Sweetness

“Wow! You going to be doing a lot of baking?” the cashier woman at Trader Joe’s said. I felt caught because as I shopped, along with the usuals, I just allowed myself to grab what looked good. I ended up with brownie mix, blondie bar mix, pumpkin bread mix, and white icing. I decided to be honest with her. “Baking makes me happy,” I said.

On the drive home, I fretted. Am I unhappy? Not really. I’m doing okay. Most moments are good moments. So what motivated me to buy all those sweets? “Food is not love,” someone said recently. I’d heard it before, but this time it clanged like a gong in my ears.

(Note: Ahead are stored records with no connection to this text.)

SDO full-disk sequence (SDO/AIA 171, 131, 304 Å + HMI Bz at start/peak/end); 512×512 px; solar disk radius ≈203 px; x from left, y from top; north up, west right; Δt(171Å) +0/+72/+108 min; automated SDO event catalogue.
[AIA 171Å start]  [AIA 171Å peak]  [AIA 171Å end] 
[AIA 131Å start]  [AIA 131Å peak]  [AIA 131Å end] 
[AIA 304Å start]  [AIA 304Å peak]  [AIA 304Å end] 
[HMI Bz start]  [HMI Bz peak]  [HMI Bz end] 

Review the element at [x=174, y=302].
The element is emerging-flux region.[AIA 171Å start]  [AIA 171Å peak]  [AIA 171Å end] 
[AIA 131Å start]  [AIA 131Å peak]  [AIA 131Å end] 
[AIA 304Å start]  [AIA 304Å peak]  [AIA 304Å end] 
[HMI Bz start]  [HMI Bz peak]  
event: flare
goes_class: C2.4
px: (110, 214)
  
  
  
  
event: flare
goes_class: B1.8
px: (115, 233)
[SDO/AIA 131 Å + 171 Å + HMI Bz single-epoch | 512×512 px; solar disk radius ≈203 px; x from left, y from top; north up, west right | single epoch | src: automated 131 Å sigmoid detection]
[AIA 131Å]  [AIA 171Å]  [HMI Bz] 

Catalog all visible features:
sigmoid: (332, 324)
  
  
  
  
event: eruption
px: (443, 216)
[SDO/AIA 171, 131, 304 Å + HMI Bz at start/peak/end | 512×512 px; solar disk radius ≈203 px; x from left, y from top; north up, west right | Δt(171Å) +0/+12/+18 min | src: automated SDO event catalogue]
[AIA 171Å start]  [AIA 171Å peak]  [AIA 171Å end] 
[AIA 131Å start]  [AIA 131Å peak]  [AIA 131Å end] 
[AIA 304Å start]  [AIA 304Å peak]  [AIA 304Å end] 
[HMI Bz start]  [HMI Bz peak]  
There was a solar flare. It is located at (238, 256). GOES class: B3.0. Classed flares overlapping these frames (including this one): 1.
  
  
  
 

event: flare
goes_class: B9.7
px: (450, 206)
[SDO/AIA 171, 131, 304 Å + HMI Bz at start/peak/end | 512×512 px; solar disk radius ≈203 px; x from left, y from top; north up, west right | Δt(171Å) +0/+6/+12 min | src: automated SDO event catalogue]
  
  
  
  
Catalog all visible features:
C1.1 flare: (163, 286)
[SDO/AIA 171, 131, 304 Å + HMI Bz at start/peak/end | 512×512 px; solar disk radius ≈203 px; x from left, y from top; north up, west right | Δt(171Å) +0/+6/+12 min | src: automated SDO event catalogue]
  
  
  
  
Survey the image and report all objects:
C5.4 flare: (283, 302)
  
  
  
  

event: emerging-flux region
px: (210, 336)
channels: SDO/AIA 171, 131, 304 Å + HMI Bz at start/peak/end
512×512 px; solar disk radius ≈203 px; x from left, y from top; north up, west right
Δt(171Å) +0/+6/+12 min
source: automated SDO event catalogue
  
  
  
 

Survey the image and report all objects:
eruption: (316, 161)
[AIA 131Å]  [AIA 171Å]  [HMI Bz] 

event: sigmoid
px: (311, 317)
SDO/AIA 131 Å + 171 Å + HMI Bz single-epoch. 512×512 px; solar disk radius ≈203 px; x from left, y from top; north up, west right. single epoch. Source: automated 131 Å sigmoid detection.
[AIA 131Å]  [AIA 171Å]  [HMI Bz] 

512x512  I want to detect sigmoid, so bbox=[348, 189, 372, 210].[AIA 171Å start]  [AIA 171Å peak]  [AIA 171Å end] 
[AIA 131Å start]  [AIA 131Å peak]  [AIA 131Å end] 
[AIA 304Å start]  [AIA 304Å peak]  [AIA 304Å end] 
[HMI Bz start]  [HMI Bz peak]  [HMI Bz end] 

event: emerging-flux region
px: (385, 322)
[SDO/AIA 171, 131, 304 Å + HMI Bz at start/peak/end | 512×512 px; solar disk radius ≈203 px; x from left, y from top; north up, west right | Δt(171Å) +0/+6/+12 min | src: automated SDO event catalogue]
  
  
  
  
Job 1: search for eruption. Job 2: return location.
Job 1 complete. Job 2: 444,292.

I bake because I love to, but as I pulled the car up to the house, I thought about how I also bake now for my daughters, ages 5 and 8. I want to treat them. I want them to come home from school and walk into a house filled with dogs and cats, markers and crayons, music, flowers and cookies that are still warm and gooey. I want them to take a bite (after finishing their healthy snack) and feel safe, feel release. It’s okay. It’s allowed here. It’s all allowed here. Your messy feelings about your friends, the mistake you made in front of the teacher, the fact that you didn’t wipe your bottom well enough and now you have a rash. I bake as a signal that my girls can let go. They’re safe in this house with me.

And I’ll tell them a few things about my day, that I made mistakes too, that my hard work felt arduous at times, but that because we’re home together, sitting around a table with milk and cookies, I feel great.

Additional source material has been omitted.